2. Applicability of the limitation period from the Kerala Value Added Tax Act, 2003.
3. Reasonableness of the period for completion of assessment.
4. Impact of amendments to the Kerala Value Added Tax Act on the limitation period.
5. Validity of notices and assessment orders issued beyond the prescribed period.

Detailed Analysis:

1. Limitation under Section 6(5) of the Central Sales Tax Rules, 1957:
The primary issue revolves around the absence of a specific limitation period under Rule 6(5) of the CST Rules for completing assessments. The State contended that no limitation period was provided, thus assessments could be completed without a time constraint. However, the learned Single Judge ruled that assessments must be completed within a reasonable time, deemed to be four years, aligning with the period prescribed under Rule 6(7).

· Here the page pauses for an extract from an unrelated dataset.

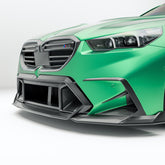 BMW M5 G90 Carbon Fiber Canards
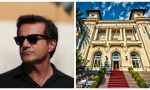 Christian De Sica al Teatro Casinò di Sanremo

2. Applicability of the limitation period from the Kerala Value Added Tax Act, 2003:
The State argued that the limitation period under the KVAT Act should not apply to assessments under the CST Act. The Division Bench in Parisons Foods (P) Ltd. v. State of Kerala held that the limitation periods under sub-rules (7) or (8) of Rule 6 could not be adopted for sub-rule (5). The KVAT Act provides for a deemed completion of assessment if returns are filed correctly, with a five-year limitation for escaped turnover assessments under Section 25.

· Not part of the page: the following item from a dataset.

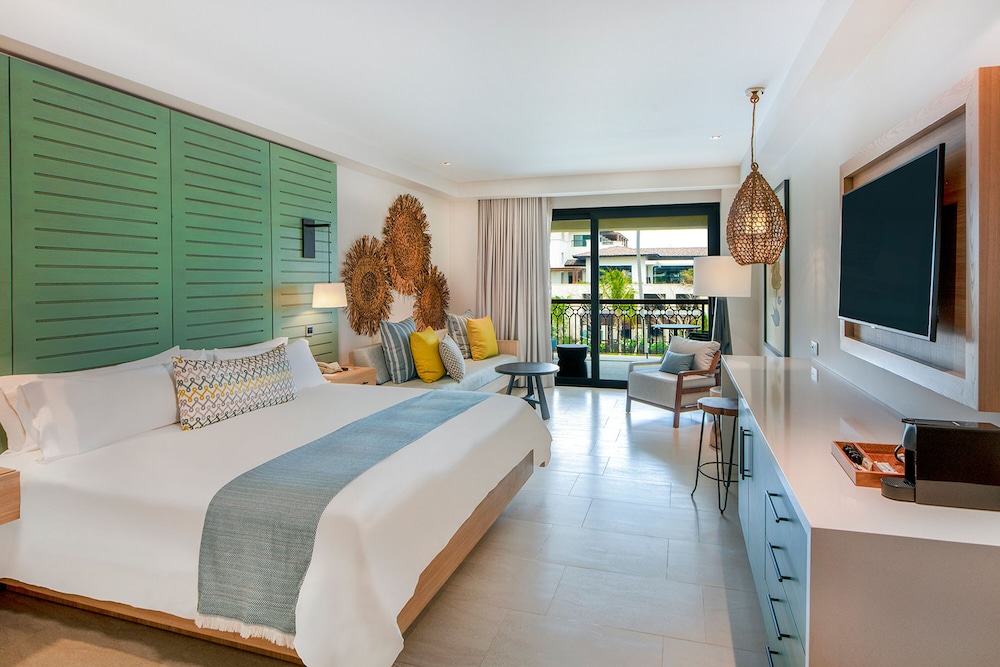 Unique by Lopesan Costa Bávaro - All Inclusive — Rooms in Bavaro, La Altagracia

3. Reasonableness of the period for completion of assessment:
The Court considered the nature of the statute, rights, and liabilities involved to determine a reasonable period for assessment completion. It was concluded that a five-year period for initiating proceedings, as provided under the KVAT Act for escaped turnover, was reasonable for completing assessments under Rule 6(5) of the CST Rules.

4. Impact of amendments to the Kerala Value Added Tax Act on the limitation period:
The amendments to Section 42 of the KVAT Act, which extended the period for completion of assessments, were argued to affect the CST assessments. However, the Court found these amendments inapplicable to the initial completion of assessments under Rule 6(5), as they were intended for escaped turnover assessments under Section 25.

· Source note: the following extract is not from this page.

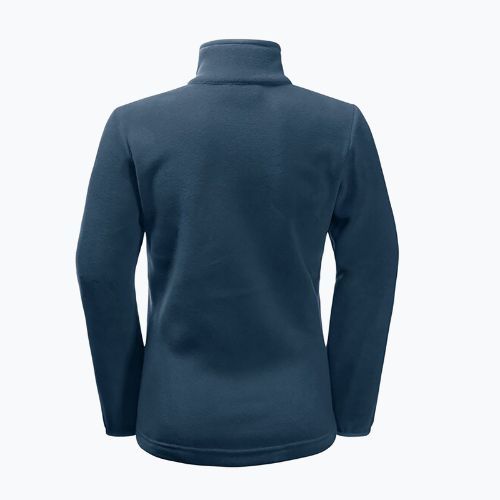Jack Wolfskin gyermek túrakabát Taunus tengerészkék 1609481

5. Validity of notices and assessment orders issued beyond the prescribed period:
The Court examined individual cases to determine if notices were issued within the reasonable five-year period. Several writ appeals were allowed or rejected based on whether the notices were issued within this period. For example, W.A. No.1211 of 2017 was rejected as the notice was issued beyond the five-year period, while W.A. No.1215 of 2017 was allowed as the notice was within the period.

Conclusion:
The Court upheld the principle that assessments under Rule 6(5) of the CST Rules must be completed within a reasonable period, determined to be five years. Notices issued beyond this period were deemed invalid. The judgment clarified that amendments to the KVAT Act extending assessment periods did not apply to initial assessments under the CST Act. The detailed examination of individual cases ensured that the principle of reasonable limitation was consistently applied.